Records provided
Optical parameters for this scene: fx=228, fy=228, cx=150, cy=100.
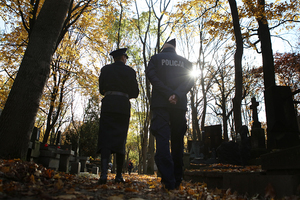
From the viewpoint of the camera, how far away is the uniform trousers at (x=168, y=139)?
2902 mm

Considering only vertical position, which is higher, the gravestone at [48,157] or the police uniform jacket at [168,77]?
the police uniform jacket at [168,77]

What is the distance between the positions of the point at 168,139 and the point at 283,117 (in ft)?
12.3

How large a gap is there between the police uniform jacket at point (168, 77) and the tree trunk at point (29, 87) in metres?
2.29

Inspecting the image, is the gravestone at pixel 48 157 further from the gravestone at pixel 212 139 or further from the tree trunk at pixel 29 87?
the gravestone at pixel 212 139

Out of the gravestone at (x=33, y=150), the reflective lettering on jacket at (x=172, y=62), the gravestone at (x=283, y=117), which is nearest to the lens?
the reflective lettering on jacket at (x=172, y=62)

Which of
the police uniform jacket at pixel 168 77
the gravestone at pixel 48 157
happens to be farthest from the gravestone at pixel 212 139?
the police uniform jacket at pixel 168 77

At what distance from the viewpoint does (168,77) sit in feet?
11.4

* * *

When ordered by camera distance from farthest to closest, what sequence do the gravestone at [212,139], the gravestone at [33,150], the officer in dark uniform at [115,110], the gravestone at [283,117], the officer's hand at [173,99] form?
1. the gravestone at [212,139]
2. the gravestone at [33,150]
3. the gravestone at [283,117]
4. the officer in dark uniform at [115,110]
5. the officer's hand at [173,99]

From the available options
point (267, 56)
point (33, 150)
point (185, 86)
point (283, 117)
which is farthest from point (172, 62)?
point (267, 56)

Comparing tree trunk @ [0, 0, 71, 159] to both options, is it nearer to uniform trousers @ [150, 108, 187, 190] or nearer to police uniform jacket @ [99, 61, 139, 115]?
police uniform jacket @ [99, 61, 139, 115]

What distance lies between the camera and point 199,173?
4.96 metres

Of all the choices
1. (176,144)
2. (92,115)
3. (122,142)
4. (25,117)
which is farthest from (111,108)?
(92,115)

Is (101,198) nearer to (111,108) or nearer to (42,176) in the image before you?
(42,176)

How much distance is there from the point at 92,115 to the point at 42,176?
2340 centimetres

--

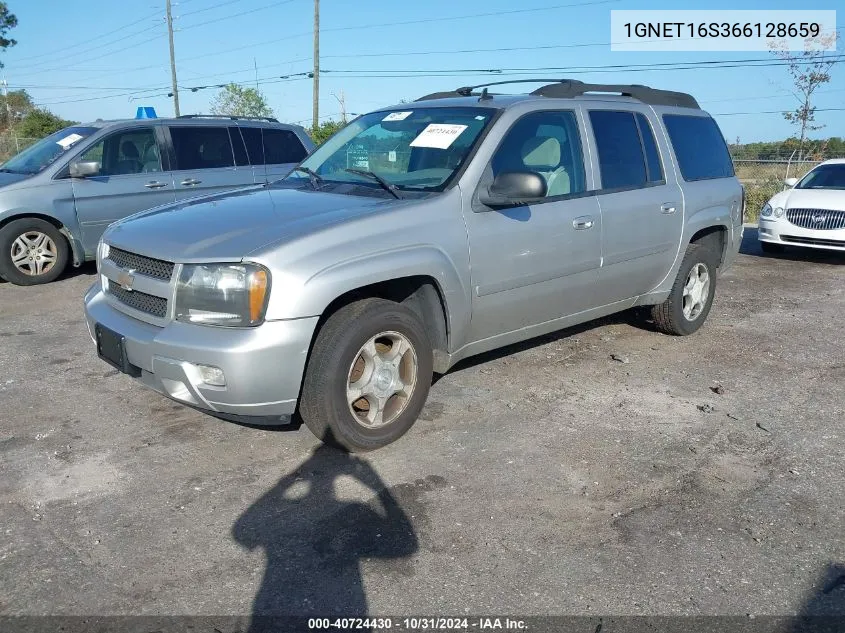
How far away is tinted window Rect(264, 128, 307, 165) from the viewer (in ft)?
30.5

Work required
Repeat word for word the listing lines between the line holding "How much distance" and the line holding "2340 centimetres", inclusive.

Result for this exercise
How much distance is there from the point at 92,115 to the point at 42,176?
2340 centimetres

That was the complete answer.